Having known Tim for a while and doing multiple shoots with him in the past this was just shocking and saddening to me. I felt Tim was the kind of guy that was not jaded by his experience. But continued to ask the right questions. I felt passionately about making a series of work that would tell his story visually. The images were created with a process invented in 1851 by Frederick Scott Archer called Wet Collodion Process. Every image is made by hand. Created in the same fashion as they once did so many years so on tin or glass plates. This process was mostly used during the civil war. I felt bringing this technique into the story of Tim was very much what was needed to tie both times in our history together. Both a modern work with a modern narrative, however in making collodion plates that also give the none photoshopped old civil war look to the portraits invite us to think about the past and how this story has continued for many, many years. How what is happening now to people like Tim, is in fact taking us back to the past, not moving us forward.
There is so much that can be written here. I hope you will forgive my lack of writing skills and enjoy my visual. The eye of this artist is not always complimented by the written so please continue to visit the site and follow the ongoing updates to this piece. Till then please tell Tim’s story, show the work. Change this nation for the better. It starts with education to those that might end up hating some one else because there skin color is different or they have another language, or religion. Embracing these changes is one step needed for our country to continue thriving forward and thrive. As I wrap up this version of my story I hear the evening fireworks all around town. I can’t help but feel our success as a nation is bitter sweet and our pride some what presumptuous in all the celebration. We cannot rest on yesterdays achievements or stay in a one sided view of the county only told by the ruling class.
Onto the imagery.
1 - First image shows the strength in his face as I realized his determination to live the American dream and be happy. You can even try to kill me but I will still live well. I did not see this until I was ready to take the shot. He still can’t understand why they would want to do what they did. However proud with this modern flag the past is doomed to repeat itself. There is both pride and
sadness here.
2 - One of men came from behind and stabbed him in the chest before he fell to the ground. Wrapped in the American flag and the dream of prosperity.

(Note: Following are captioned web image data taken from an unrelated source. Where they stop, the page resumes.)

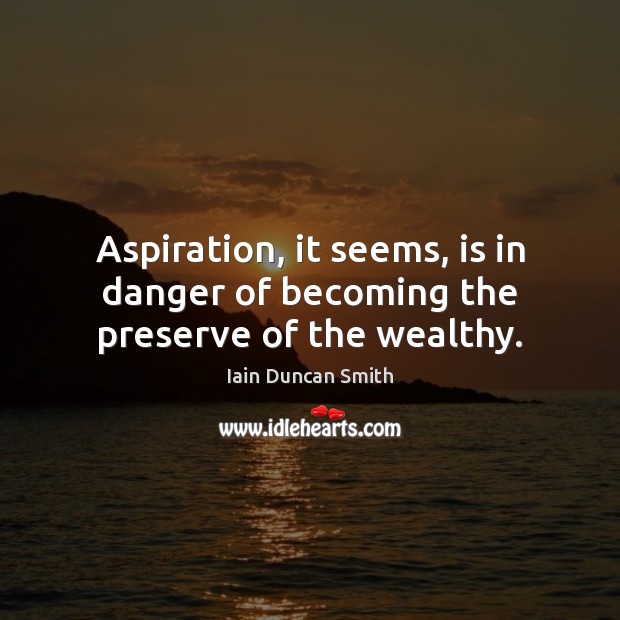 Aspiration, it seems, is in danger of becoming the preserve of the wealthy. Picture Quotes Image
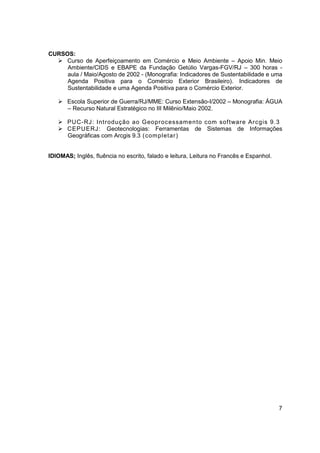 CURSOS:
     Curso de Aperfeiçoamento em Comércio e Meio Ambiente – Apoio Min. Meio
     Ambiente/CIDS e EBAPE da Fundação Getúlio Vargas-FGV/RJ – 300 horas -
     aula / Maio/Agosto de 2002 - (Monografia: Indicadores de Sustentabilidade e uma
     Agenda Positiva para o Comércio Exterior Brasileiro). Indicadores de
     Sustentabilidade e uma Agenda Positiva para o Comércio Exterior.

       Escola Superior de Guerra/RJ/MME: Curso Extensão-I/2002 – Monografia: ÁGUA
       – Recurso Natural Estratégico no III Milênio/Maio 2002.

       PUC-RJ: Introdução ao Geoprocessamento com sof tware Arcgis 9.3
       CEPUERJ: Geotecnologias: Ferramentas de Sistemas de Informações
       Geográficas com Arcgis 9.3 (completar)


IDIOMAS; Inglês, fluência no escrito, falado e leitura, Leitura no Francês e Espanhol.




                                                                                         7
 
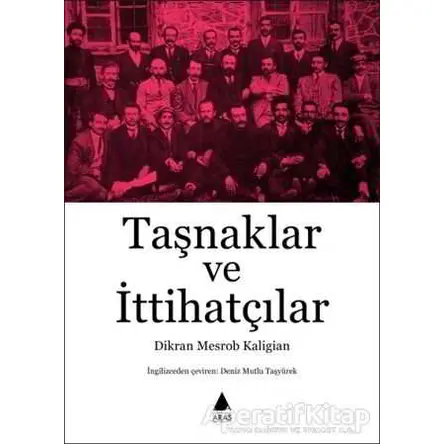 Taşnaklar ve İttihatçılar - Dikran Mesrob Kaligian - Aras Yayıncılık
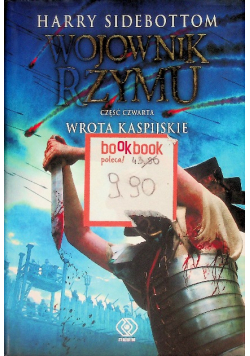 Wojownik Rzymu Część 4 Wrota Kaspijskie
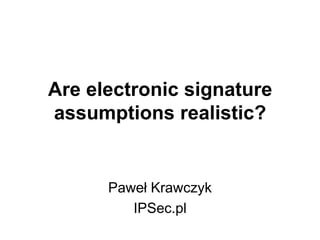Are electronic signature
assumptions realistic?


      Paweł Krawczyk
         IPSec.pl
 
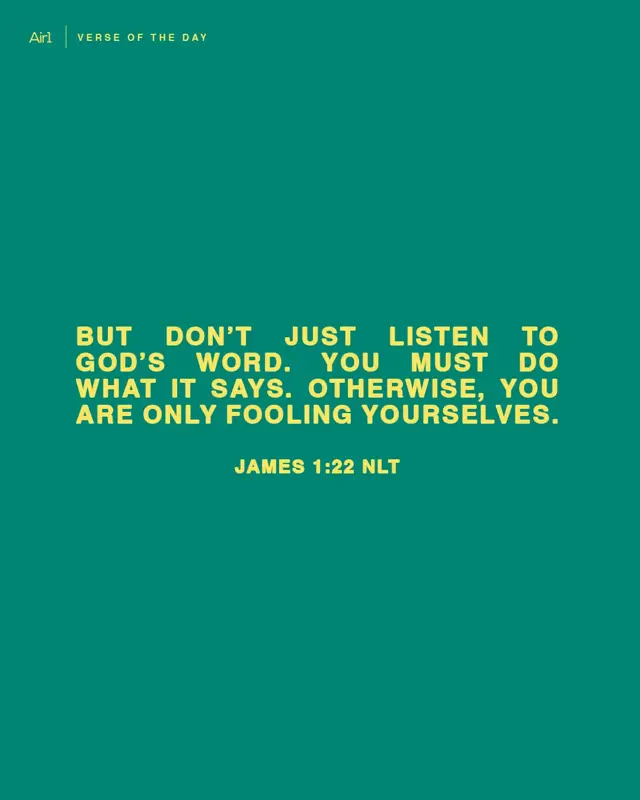 But don’t just listen to God’s word. You must do what it says. Otherwise, you are only fooling yourselves.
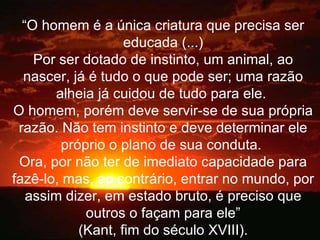 “ O homem é a única criatura que precisa ser educada (...) Por ser dotado de instinto, um animal, ao nascer, já é tudo o que pode ser; uma razão alheia já cuidou de tudo para ele.  O homem, porém deve servir-se de sua própria razão. Não tem instinto e deve determinar ele próprio o plano de sua conduta.  Ora, por não ter de imediato capacidade para fazê-lo, mas, ao contrário, entrar no mundo, por assim dizer, em estado bruto, é preciso que outros o façam para ele” (Kant, fim do século XVIII). 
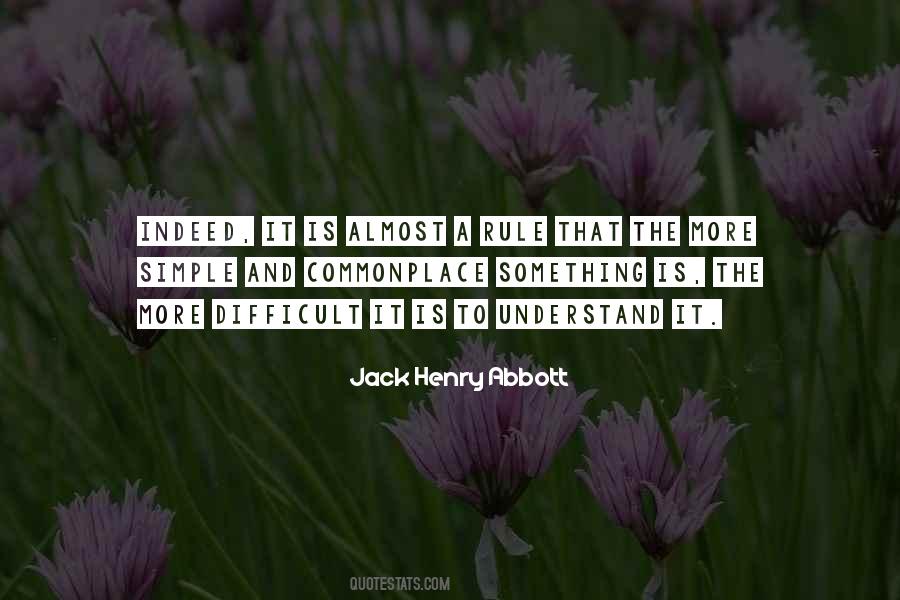 Jack Henry Abbott Quotes #696898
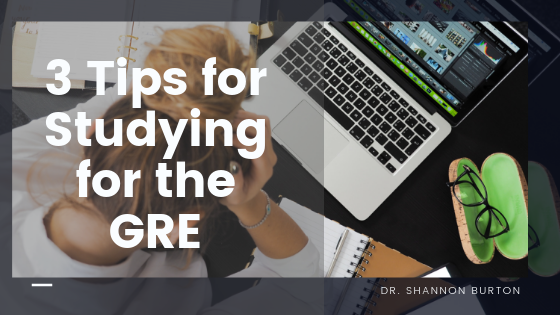 3 Tips For Studying For The GRE - Dr. Shannon Burton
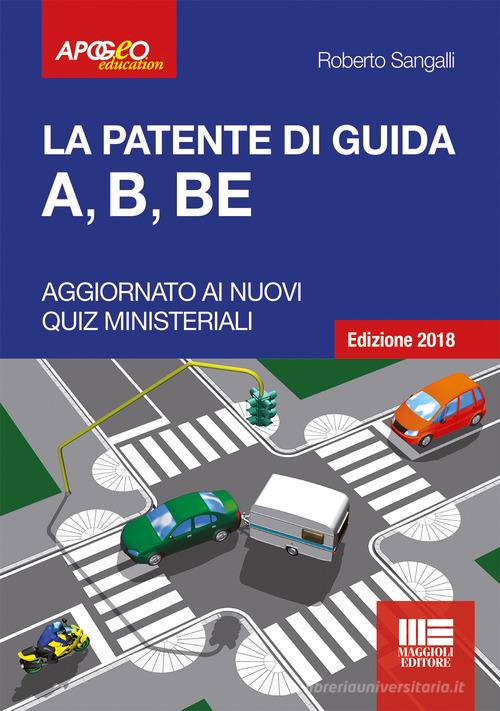 La patente di guida A, B, BE di Roberto Sangalli edito da Maggioli Editore
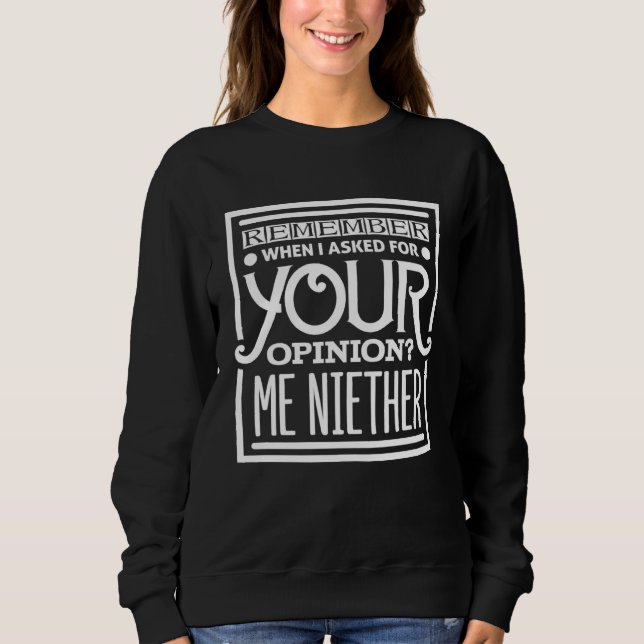 Remember When I Asked For Your Opinion Me Neither  Sweatshirt (Front)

3 - Once he was beaten by them one man, the only man convicted took the knife and dragged it down his arm. A vicious, hate crime. His arm was almost amputated. They took a vein from his back leg to connect the artery and save the arm.
4 - This image attempts to bring in further the viewer. So that they may place themselves in his story. Without a face. It’s not about him anymore.
5 - This last image is about the ongoing American narrative. For all the other stories to be told or that have not been told. The immigrant, the person of color, and
the American struggle. This opens the door for others to tell their story.
NOTE: Since Tim is still in intensive therapy to gain use of his right arm (his good arm) there has been a go fund me page created to help him stay above water and pay rent. With only $200 a month from disability it’s not even enough to be a homeless person.